VW chief
confirms plan to cut 50,000 jobs as board rejects plant closures
Oliver
Blume tells staff restructuring proposal includes ‘controversial decisions’ but
he has broad support
Lisa
O’Carroll
Mon 13
Jul 2026 14.42 BST
The chief
executive of Volkswagen has confirmed plans to cut 50,000 more jobs despite the
carmaker’s supervisory board rejecting his plan to shut four factories in
Germany.
Oliver
Blume told staff on Monday that proposals for a sprawling restructuring was
“the most comprehensive realignment in the company’s history” and revolved
around “12 initiatives, approximately 150 pages and 45 individual resolutions”
for change.
In his
most detailed explanation of the management blueprint for the future, Blume
told staff that “despite some decidedly controversial decisions” on the table,
he had perceived “broad support on the supervisory board” of his analysis of
the group’s future and the need for action.
Last
Thursday, the board spent hours hearing Blume’s proposals, previously leaked,
with staff protests at all sites for Volkswagen, Audi and Porsche brands across
Germany.
Asked
about staff concerns about jobs, Blume – who has positioned himself as a
Volkswagen insider – said he was “doing everything in his power” to keep the
company competitive enough to survive. He promised to enter into “constructive
discussions” with staff.

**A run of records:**
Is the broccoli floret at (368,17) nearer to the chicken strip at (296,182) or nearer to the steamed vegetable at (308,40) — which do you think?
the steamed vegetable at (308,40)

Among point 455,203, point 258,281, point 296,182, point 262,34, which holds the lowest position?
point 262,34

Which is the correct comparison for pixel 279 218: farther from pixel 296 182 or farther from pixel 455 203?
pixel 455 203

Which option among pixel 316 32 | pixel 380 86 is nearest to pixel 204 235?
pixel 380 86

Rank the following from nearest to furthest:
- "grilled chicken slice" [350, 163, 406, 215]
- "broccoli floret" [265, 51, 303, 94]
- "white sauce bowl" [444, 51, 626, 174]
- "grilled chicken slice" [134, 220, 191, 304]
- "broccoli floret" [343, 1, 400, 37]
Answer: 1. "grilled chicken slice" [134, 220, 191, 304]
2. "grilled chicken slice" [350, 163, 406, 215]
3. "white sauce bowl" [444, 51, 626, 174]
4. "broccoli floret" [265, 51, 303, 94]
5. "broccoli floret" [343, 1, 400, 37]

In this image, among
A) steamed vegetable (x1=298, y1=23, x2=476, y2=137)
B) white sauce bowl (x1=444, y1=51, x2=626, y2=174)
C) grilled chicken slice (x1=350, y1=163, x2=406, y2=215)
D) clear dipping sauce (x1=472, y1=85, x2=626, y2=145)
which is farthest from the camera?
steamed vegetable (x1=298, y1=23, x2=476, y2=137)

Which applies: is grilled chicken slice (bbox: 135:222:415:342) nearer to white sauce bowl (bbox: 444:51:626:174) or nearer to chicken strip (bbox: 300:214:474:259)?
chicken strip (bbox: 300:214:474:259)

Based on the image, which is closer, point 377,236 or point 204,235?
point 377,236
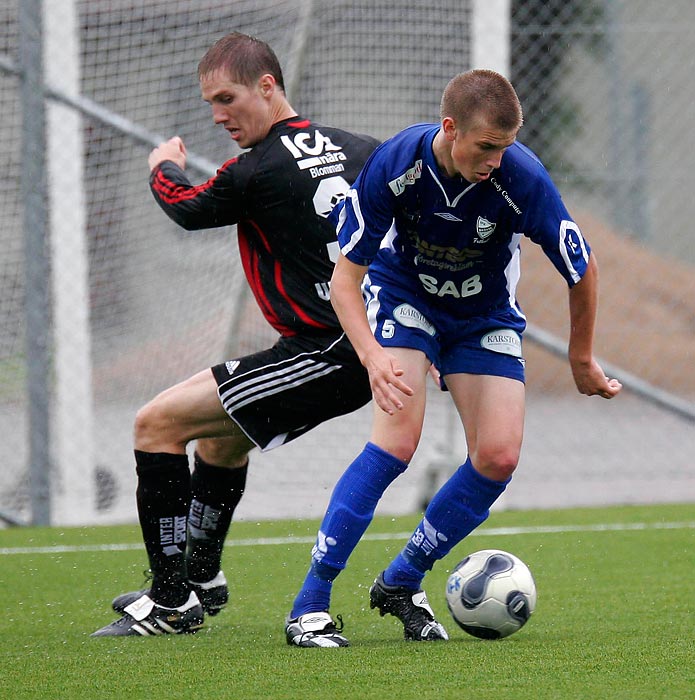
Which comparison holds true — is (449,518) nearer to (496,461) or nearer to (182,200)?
(496,461)

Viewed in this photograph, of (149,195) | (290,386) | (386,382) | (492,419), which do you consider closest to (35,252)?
(149,195)

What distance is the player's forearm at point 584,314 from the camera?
A: 3850 millimetres

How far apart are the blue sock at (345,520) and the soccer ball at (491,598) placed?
36cm

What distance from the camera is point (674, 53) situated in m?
9.88

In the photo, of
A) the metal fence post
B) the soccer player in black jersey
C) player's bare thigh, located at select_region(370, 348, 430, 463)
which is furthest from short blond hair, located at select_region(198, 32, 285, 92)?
the metal fence post

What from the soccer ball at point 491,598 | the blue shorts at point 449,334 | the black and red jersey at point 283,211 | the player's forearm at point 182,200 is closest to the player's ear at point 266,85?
the black and red jersey at point 283,211

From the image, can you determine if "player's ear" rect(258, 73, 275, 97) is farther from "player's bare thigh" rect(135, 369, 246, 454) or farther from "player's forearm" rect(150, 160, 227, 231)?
"player's bare thigh" rect(135, 369, 246, 454)

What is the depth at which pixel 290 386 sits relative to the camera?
408 centimetres

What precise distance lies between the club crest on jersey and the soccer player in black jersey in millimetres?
553

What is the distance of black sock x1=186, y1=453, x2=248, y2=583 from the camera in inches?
176

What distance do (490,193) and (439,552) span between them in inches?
44.1

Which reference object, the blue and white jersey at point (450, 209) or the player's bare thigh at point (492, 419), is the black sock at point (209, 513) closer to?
the player's bare thigh at point (492, 419)

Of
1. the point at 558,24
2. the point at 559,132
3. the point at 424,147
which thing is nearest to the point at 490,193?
the point at 424,147

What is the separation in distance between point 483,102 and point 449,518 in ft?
4.18
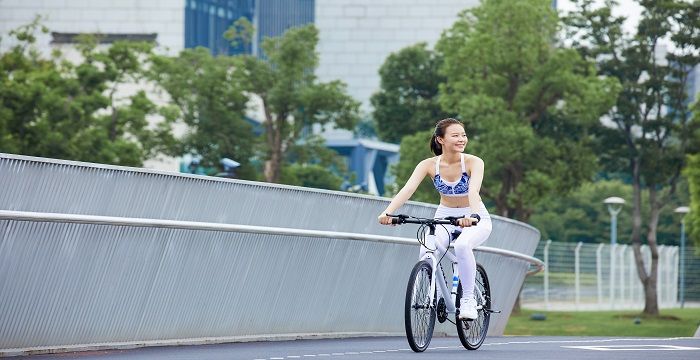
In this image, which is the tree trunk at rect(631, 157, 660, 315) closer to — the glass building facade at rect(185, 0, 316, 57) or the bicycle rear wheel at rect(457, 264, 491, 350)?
the bicycle rear wheel at rect(457, 264, 491, 350)

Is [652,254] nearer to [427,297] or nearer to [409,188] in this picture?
[427,297]

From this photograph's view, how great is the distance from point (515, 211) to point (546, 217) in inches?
1586

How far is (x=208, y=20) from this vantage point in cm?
15600

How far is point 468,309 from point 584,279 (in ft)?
161

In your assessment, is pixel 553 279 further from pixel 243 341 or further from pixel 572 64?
pixel 243 341

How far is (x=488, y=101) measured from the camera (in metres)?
51.1

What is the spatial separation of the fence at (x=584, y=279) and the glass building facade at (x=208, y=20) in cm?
8486

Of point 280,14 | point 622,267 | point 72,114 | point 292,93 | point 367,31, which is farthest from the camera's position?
point 280,14

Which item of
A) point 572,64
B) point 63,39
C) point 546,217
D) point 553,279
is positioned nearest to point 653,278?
point 553,279

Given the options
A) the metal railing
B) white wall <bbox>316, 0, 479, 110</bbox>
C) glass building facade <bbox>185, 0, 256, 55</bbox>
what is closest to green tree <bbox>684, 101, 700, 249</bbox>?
the metal railing

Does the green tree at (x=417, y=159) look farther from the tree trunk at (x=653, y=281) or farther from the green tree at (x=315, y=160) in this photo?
the tree trunk at (x=653, y=281)

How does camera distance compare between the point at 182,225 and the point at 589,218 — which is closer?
the point at 182,225

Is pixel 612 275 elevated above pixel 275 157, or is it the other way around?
pixel 275 157

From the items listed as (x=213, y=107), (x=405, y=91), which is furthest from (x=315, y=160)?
(x=405, y=91)
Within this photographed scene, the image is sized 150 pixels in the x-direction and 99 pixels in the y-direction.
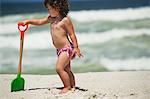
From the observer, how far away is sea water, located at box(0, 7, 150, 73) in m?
4.37

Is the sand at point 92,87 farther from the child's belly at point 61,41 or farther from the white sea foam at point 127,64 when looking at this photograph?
the white sea foam at point 127,64

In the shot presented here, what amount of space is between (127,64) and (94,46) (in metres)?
1.32

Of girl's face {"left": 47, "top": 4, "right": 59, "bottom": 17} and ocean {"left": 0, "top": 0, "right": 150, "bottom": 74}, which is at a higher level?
ocean {"left": 0, "top": 0, "right": 150, "bottom": 74}

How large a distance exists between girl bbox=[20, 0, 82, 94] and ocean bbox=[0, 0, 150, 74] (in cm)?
138

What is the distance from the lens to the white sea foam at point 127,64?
4082mm

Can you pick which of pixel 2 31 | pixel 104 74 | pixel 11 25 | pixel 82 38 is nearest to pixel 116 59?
pixel 104 74

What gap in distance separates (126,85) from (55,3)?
91cm

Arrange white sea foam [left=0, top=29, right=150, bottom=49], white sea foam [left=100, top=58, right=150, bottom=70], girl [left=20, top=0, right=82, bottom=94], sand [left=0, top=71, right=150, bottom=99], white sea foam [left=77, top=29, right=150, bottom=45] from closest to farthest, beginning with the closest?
sand [left=0, top=71, right=150, bottom=99] → girl [left=20, top=0, right=82, bottom=94] → white sea foam [left=100, top=58, right=150, bottom=70] → white sea foam [left=0, top=29, right=150, bottom=49] → white sea foam [left=77, top=29, right=150, bottom=45]

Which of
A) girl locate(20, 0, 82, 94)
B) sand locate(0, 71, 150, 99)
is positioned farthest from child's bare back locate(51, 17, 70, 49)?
sand locate(0, 71, 150, 99)

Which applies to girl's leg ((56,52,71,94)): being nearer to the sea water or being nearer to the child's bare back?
the child's bare back

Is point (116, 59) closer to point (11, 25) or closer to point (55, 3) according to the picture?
point (55, 3)

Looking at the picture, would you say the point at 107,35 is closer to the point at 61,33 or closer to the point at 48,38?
the point at 48,38

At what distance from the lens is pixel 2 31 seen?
21.5 feet

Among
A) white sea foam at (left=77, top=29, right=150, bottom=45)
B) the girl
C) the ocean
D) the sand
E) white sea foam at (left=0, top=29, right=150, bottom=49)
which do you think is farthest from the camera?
white sea foam at (left=77, top=29, right=150, bottom=45)
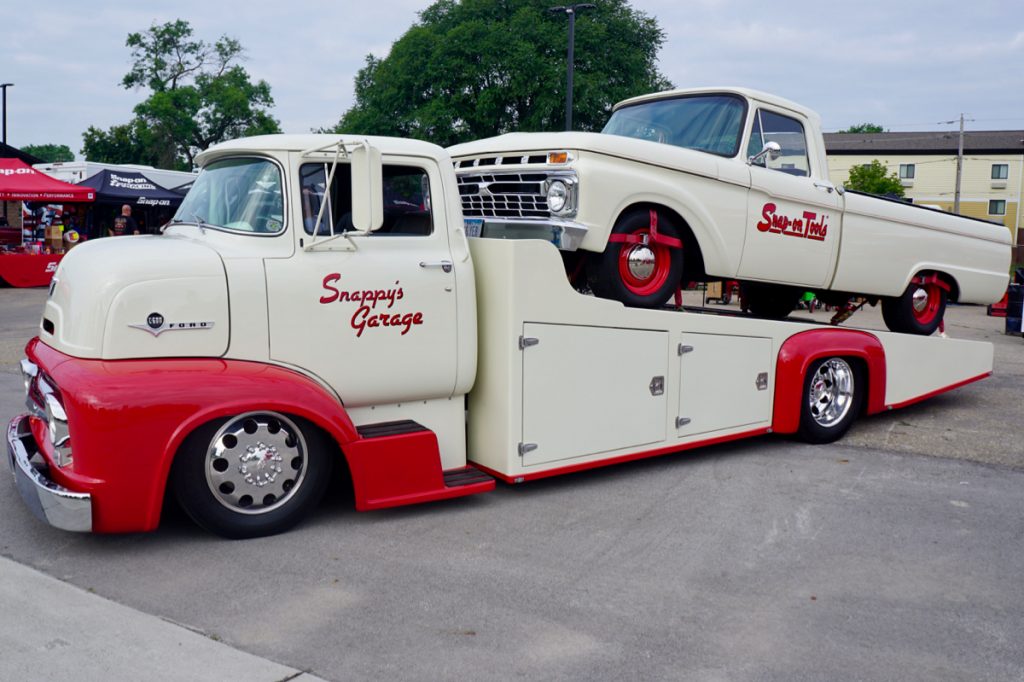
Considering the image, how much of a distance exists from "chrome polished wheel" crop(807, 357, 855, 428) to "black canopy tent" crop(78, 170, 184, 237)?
64.9 feet

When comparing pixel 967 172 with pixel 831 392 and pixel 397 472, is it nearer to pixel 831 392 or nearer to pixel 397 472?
pixel 831 392

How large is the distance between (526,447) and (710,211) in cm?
237

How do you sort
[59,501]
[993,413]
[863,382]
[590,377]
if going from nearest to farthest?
[59,501] < [590,377] < [863,382] < [993,413]

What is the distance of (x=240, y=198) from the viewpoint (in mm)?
5082

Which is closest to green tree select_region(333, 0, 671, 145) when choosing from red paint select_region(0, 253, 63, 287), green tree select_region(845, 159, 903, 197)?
red paint select_region(0, 253, 63, 287)

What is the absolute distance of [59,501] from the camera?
13.8 feet

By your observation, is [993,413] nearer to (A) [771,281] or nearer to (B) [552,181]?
(A) [771,281]

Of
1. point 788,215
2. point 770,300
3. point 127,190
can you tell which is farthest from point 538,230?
point 127,190

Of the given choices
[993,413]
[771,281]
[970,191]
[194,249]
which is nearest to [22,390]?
[194,249]

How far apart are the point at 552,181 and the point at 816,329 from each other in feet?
9.57

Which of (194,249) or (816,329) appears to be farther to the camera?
(816,329)

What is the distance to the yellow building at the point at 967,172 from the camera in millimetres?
68062

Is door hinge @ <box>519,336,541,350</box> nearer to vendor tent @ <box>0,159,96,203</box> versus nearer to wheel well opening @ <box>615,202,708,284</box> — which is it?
wheel well opening @ <box>615,202,708,284</box>

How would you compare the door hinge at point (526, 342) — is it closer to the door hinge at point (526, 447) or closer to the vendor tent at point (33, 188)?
the door hinge at point (526, 447)
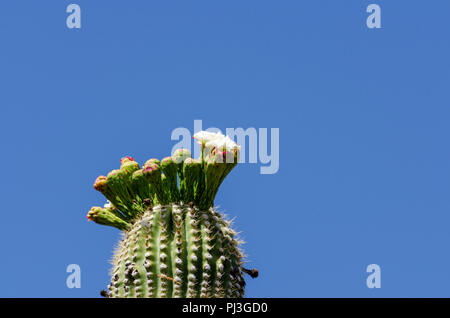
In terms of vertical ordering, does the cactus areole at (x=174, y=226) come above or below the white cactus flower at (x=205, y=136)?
below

**Exercise task:** Continue the news article above about Volkswagen's plan to cut 50,000 jobs, starting right after its last sentence.

**Written reply:**
Blume
joined Audi at 28, working as a planner in its body shop and paint operations,
before rising through the ranks to head Porsche and then taking on the
leadership of the entire group in 2022.
“I can
fully understand how deeply the current situation affects people within the
company, as well as everyone in its immediate circle. I have spent my entire
professional life with the group,” he said.
He said
the 2024 programme to reduce the workforce by 50,000 jobs was already taking
place in a “socially responsible manner” involving voluntary redundancy
packages and partial retirement arrangements. The company has already cut
37,000 jobs from the workforce through these schemes, but a second phase of
cuts aimed at reducing overheads was now necessary, he added.
Blume
said in the memo that a further 50,000 jobs may now be cut if the carmaker’s
costs were not reduced.
He said
company benchmarking put its overheads at 20% above comparable companies.
“Since
half of our overhead costs result from personnel costs, a theoretical
calculation – assuming no change in labour costs – would result in the
elimination of approximately 50,000 positions worldwide,” he said.
He
confirmed there was still a question mark over four factories, three Volkswagen
plants - in Emden, Hanover and Zwickau – and the Audi plant in Neckarsulm,
where production is scheduled to end between 2031 and 2034.
Blume
told staff that “smart solutions are always better than closing a plant” but
that “Germany cannot turn a blind eye” after the car market was flooded with
cars that are not needed, both from China and Europe.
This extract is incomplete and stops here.